Il n’y a pas à dire, NY est une peste bubonique. Là je cherche un job et ne tombe que sur des cons qui ne savent à peine lire. A quoi ça sert d’envoyer un CV dans ces cas là?
Et bien vient m’expliquer si en effet, je ne sais pas.
J’ai beau tout faire et avoir tout fait, même en France, il y a des lieux et des endroits ou rien ne marche. Ajoutez à cela des lustres de pulsage d’énergie pour un final : peanuts. Les démarches dans les restos et autres petits boulots c’est déjà archi done, alors on ne vient pas me bassiner avec ces références. Ce ne sont pas les miennes.

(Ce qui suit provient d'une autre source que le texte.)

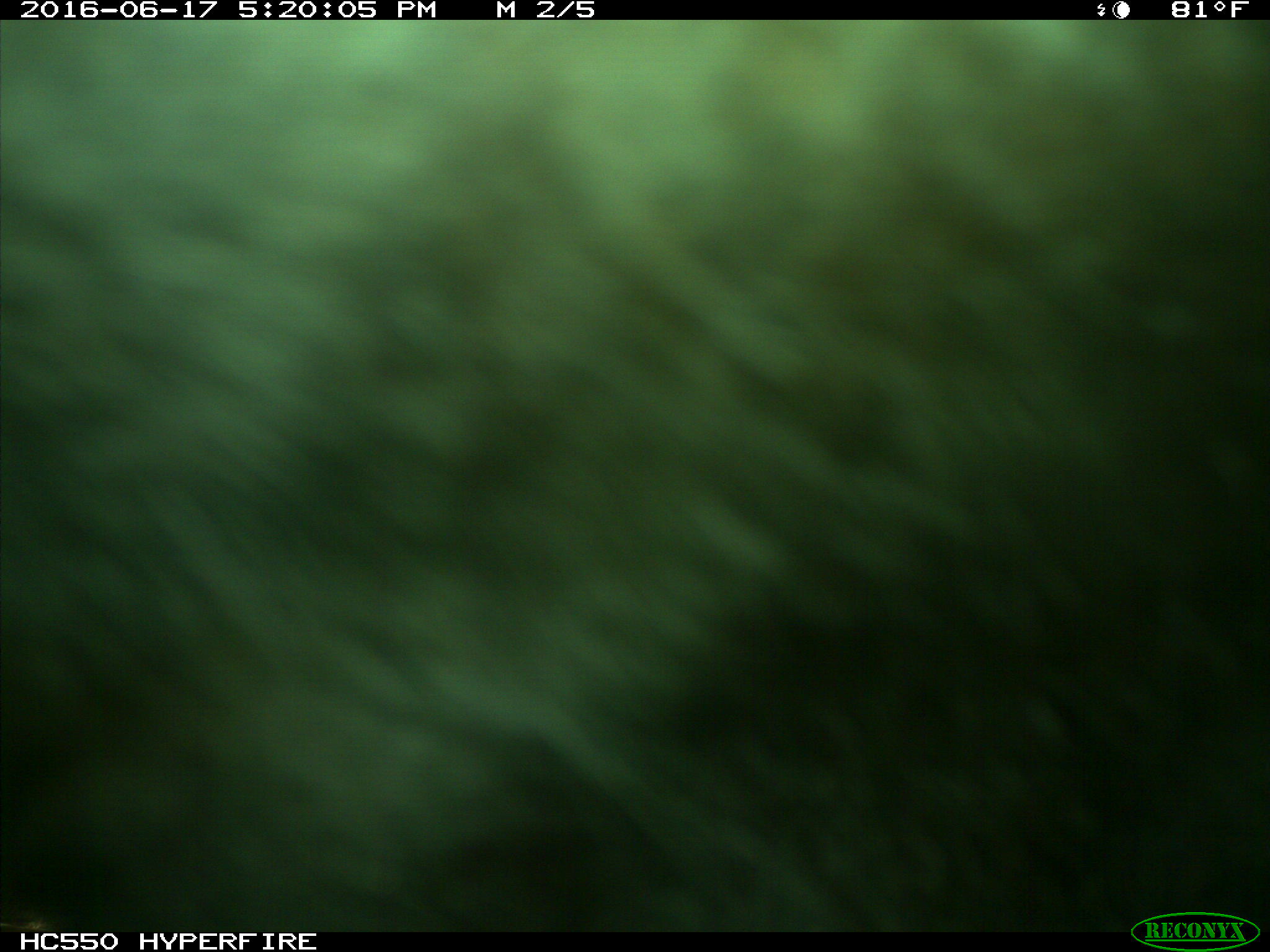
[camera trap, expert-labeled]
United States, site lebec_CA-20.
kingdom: Animalia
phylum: Chordata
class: Mammalia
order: Artiodactyla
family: Bovidae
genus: Bos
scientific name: Bos taurus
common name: domestic cow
Bos taurus (domestic cow).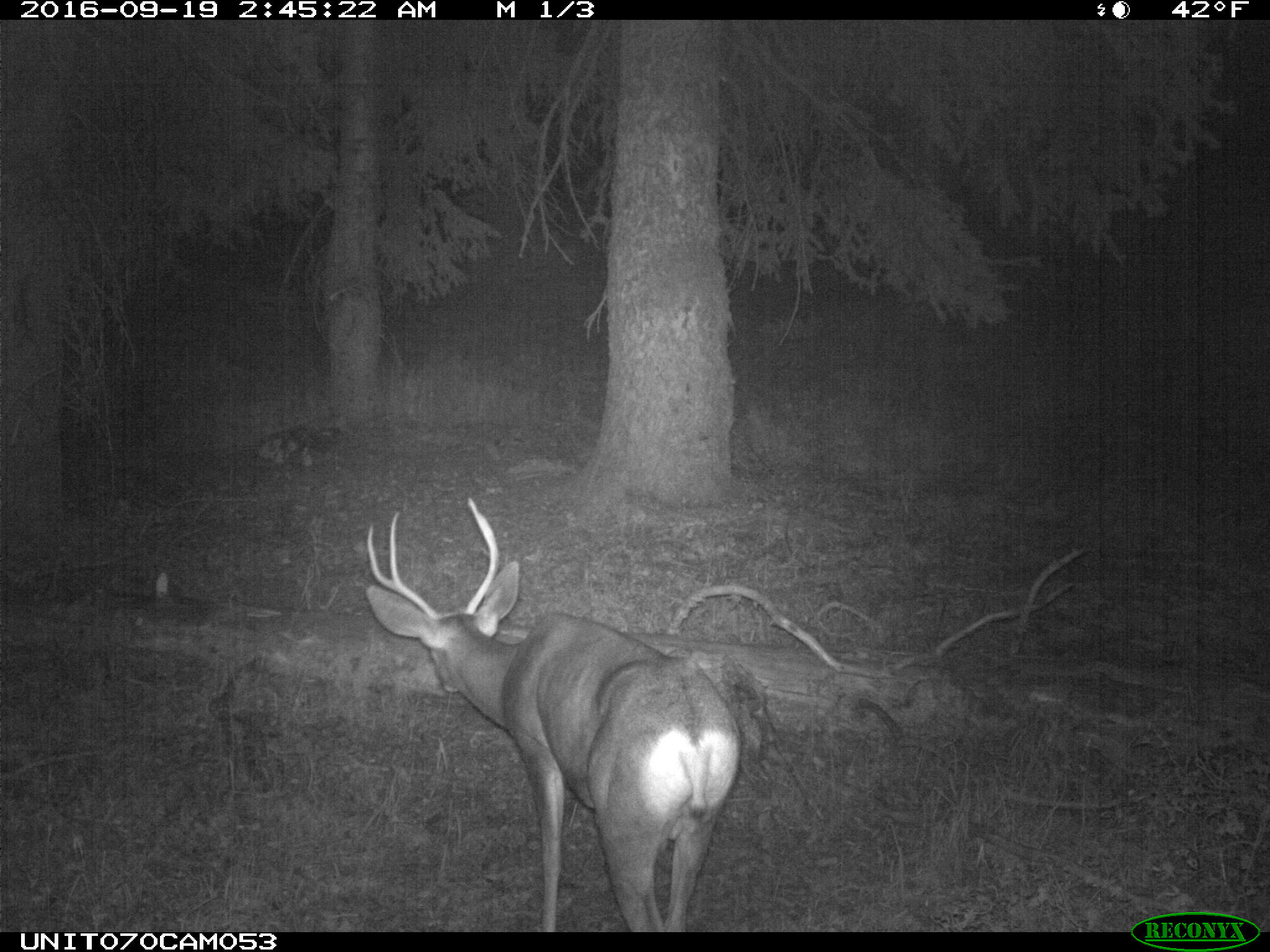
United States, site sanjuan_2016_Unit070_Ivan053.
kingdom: Animalia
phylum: Chordata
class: Mammalia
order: Artiodactyla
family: Cervidae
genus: Odocoileus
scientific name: Odocoileus hemionus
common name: mule deer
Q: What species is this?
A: Odocoileus hemionus (mule deer).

Je ne dis pas que les miennes sont mieux, d’ailleurs, je râme.
Mais bon, sans approndir dans les méandres de mon résumé, j’avoue que je passe une sale période. Si forte, que je pense que je suis maudite. Vous en conviendrez que l’enfer, le néant ou la réincarnation dans ces cas là…on oublie. Parce que par la présente, c’est du in-situ bien réel.
Cette petite illustration ci-dessus est une ménagère en inox. Il n’y a rien à dire mais ça comble.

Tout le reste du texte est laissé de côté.